In the era of data explosion, noise and corruption in real-world data caused by accidental outliers, transmission loss, or even adversarial data attacks is inevitable and often results in incorrect data labeling. For example, a negative review in the Internet Movie Database (IMDb) could be mislabeled as positive or an image of a panda might be mislabeled as a gibbon.
Xuchao Zhang, a Ph.D. student in computer science, is focused on solving the problem of mislabeling.
“Using scalable robust model learning, we propose distributed and online robust algorithms to handle regression and classification problems in the presence of adversarial data corruption,” said Zhang, who is advised by Chang-Tien (C.T.) Lu in the National Capital Region.

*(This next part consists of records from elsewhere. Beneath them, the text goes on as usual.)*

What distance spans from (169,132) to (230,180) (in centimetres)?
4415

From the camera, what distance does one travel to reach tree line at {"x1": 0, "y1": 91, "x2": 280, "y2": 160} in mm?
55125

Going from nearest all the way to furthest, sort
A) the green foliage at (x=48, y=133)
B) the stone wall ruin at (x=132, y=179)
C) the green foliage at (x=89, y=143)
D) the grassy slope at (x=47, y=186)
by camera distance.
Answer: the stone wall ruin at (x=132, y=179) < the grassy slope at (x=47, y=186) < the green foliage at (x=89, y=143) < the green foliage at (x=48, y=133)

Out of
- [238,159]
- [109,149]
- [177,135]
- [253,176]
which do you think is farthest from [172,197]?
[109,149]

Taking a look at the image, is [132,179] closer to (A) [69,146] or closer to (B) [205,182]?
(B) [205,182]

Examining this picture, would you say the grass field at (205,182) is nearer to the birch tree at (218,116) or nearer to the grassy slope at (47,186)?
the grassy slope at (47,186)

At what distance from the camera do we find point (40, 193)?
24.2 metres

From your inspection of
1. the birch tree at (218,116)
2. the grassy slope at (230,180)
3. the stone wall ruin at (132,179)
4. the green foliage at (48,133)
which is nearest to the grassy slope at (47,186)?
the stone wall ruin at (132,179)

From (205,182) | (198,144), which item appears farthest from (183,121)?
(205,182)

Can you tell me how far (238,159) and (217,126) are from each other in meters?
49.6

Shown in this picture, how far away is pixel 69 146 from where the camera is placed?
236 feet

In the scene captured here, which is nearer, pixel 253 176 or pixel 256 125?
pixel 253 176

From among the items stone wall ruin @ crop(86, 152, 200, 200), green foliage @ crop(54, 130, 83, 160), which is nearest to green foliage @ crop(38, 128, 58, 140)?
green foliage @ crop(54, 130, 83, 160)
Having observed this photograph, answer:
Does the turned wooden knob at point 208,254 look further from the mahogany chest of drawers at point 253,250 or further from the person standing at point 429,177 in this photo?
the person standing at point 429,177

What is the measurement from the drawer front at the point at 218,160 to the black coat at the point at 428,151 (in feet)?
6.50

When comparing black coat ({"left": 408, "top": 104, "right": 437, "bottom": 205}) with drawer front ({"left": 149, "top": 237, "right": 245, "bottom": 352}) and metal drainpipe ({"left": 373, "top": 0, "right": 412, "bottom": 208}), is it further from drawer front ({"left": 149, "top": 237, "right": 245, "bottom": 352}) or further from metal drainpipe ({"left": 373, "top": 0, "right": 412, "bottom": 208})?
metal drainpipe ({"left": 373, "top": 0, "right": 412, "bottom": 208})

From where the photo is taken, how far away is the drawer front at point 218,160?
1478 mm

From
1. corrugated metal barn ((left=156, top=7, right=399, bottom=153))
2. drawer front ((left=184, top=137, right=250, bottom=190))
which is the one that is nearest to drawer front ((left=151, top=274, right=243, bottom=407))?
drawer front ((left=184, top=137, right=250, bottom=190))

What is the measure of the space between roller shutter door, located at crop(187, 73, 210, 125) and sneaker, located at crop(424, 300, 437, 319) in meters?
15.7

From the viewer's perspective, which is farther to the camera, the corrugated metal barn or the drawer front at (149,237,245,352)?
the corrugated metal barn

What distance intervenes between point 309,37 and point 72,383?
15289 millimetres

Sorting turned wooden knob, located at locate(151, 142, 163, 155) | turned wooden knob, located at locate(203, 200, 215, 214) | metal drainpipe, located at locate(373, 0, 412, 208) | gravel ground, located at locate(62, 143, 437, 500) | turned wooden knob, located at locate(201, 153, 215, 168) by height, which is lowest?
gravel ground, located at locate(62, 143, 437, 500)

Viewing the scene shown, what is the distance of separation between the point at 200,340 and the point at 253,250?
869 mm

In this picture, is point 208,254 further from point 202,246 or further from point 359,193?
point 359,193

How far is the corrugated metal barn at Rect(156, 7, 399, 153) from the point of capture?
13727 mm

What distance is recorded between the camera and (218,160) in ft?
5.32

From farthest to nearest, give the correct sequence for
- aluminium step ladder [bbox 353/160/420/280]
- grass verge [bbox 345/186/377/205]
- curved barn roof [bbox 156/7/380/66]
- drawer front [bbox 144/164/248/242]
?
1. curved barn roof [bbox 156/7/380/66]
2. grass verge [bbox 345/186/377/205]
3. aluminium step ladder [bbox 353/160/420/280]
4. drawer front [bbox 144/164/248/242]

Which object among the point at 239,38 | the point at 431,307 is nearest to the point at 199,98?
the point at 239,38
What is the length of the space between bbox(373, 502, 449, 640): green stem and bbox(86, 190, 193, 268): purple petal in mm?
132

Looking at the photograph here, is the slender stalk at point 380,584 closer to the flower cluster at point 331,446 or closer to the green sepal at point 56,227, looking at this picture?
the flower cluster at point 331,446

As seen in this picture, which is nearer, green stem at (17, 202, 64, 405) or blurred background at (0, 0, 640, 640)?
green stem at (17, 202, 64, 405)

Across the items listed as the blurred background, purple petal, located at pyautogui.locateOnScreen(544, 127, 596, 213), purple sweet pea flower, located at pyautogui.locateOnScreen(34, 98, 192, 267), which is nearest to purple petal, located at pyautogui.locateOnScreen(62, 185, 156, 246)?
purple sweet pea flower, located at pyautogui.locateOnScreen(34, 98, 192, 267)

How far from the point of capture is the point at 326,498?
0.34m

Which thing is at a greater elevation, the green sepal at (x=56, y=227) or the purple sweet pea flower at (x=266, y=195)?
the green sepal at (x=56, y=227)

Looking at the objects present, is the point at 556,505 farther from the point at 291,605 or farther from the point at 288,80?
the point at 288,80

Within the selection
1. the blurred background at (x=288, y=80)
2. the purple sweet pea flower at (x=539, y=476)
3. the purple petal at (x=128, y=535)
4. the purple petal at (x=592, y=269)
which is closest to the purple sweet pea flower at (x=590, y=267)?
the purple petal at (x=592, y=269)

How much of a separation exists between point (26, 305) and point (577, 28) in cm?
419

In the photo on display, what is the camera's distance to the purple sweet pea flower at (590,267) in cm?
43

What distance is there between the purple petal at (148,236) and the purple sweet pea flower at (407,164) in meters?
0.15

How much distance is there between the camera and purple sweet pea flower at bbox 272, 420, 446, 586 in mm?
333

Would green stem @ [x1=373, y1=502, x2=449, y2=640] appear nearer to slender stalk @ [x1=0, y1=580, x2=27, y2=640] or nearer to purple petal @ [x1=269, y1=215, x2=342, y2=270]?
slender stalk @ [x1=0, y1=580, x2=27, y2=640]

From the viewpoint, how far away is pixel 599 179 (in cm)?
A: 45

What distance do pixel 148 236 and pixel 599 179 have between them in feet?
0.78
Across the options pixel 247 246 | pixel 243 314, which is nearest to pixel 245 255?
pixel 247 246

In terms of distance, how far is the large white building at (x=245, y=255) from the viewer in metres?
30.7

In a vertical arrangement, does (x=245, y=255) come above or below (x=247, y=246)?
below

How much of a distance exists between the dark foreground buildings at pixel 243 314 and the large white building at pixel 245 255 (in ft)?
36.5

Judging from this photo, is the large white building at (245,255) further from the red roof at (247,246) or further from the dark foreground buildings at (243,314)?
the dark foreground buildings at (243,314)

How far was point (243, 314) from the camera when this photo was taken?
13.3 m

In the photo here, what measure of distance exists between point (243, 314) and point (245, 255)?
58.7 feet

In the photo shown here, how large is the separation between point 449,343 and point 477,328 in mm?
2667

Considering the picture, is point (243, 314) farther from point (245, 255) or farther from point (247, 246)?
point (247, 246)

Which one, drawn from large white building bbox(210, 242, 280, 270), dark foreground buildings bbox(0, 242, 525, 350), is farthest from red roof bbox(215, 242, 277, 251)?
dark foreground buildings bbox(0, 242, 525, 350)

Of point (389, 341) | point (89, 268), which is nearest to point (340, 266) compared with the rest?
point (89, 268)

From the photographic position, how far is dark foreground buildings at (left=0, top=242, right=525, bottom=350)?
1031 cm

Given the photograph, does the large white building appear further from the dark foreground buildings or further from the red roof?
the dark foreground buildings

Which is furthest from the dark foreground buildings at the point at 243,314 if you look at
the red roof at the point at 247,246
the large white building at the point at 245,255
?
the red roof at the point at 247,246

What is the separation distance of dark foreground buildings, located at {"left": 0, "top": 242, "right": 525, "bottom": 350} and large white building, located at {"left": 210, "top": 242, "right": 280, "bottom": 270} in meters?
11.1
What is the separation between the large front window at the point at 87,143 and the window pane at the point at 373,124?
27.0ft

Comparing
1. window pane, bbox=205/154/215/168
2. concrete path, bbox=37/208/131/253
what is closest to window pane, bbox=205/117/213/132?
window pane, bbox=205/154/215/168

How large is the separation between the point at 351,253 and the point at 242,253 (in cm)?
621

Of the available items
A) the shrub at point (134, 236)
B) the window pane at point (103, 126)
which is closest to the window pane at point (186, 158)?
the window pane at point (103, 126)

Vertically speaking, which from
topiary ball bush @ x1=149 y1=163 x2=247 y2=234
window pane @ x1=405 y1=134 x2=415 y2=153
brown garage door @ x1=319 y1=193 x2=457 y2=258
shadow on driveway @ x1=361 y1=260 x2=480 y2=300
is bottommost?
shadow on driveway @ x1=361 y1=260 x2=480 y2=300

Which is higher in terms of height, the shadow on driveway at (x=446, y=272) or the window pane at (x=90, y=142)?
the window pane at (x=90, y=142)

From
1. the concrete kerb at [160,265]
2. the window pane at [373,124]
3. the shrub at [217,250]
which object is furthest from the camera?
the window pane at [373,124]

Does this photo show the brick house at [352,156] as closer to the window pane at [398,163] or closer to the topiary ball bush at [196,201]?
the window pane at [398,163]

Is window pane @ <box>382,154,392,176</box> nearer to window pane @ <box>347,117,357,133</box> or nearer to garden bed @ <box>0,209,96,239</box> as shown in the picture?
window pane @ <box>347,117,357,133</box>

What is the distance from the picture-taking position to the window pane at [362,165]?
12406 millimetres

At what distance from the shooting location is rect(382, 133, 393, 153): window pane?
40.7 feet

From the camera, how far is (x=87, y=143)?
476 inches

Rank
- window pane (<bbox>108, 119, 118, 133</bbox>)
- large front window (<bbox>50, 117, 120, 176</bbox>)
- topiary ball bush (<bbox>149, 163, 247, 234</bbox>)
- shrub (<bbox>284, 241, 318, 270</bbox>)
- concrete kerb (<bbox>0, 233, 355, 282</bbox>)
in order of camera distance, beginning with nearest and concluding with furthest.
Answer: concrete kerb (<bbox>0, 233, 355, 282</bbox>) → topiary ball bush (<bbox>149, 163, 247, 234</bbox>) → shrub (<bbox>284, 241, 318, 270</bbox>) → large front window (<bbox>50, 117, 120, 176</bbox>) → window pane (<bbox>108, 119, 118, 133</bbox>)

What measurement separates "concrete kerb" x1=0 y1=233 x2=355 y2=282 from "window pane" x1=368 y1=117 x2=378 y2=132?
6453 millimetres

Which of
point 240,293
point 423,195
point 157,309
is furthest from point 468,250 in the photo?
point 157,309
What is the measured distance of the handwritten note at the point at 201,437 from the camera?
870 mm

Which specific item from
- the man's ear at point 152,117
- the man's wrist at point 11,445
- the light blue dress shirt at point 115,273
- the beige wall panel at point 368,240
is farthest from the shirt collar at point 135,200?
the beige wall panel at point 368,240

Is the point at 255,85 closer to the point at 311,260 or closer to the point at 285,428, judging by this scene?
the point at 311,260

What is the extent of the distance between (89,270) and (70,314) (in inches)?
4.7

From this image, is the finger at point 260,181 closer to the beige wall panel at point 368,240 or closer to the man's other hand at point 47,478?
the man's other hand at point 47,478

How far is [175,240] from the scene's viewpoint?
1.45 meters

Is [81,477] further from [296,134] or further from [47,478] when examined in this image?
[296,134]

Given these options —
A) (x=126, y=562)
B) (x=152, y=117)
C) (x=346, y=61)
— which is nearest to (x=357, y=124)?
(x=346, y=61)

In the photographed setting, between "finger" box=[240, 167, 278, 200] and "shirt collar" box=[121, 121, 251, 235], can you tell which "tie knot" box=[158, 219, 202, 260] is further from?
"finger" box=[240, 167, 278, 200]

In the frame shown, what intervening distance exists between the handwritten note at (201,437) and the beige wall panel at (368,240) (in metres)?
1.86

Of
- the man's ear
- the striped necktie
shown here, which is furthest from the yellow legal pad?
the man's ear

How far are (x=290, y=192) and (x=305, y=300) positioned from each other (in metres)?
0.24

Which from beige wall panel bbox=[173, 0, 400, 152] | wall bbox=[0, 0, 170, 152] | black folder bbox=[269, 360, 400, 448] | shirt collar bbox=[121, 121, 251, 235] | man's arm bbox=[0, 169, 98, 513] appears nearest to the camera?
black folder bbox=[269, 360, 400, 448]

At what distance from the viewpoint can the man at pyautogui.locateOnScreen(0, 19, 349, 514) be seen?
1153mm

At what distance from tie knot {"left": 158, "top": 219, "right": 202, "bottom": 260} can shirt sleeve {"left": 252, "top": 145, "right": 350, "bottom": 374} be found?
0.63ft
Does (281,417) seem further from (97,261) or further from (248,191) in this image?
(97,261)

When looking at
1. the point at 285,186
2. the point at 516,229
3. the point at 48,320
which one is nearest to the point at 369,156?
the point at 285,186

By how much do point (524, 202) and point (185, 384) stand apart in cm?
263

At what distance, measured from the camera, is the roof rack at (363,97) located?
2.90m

Zang said his research can be broadly applied to noisy datasets in massive real-world applications.
Zhang, who earned a bachelor’s degree at Shanghai Jiao Tong University in China, begin his Ph.D. studies in 2009.
“I chose Virginia Tech’s engineering school for its abundance of advanced research resources and outstanding faculty in the field of data mining and machine learning,” Zhang said. “I am very fortunate to work with Dr. Lu as a DAC student.”
He collaborated with Lu and other researchers from Virginia Tech and George Mason University on the study, “Online and Distributed Robust Regressions under Adversarial Data Corruption,” which he presented at the 2017 IEEE International Conference on Data Mining (ICDM) in New Orleans, LA, in November.
His research has also been presented at other conferences, including the ACM International Conference on Information and Knowledge Management (CIKM); the IEEE International Conference on Big Data, and the International Joint Conference on Artificial Intelligence (IJCAI).
Zhang serves on the program committee (research track) for the Association of Computing Machinery’s Special Interest Group on Knowledge of Discovery and Data Mining (KDD) and will be attending the 2018 conference in London.
This summer, Zhang heads to Redmond, Washington, where he has an internship at Microsoft Research AI.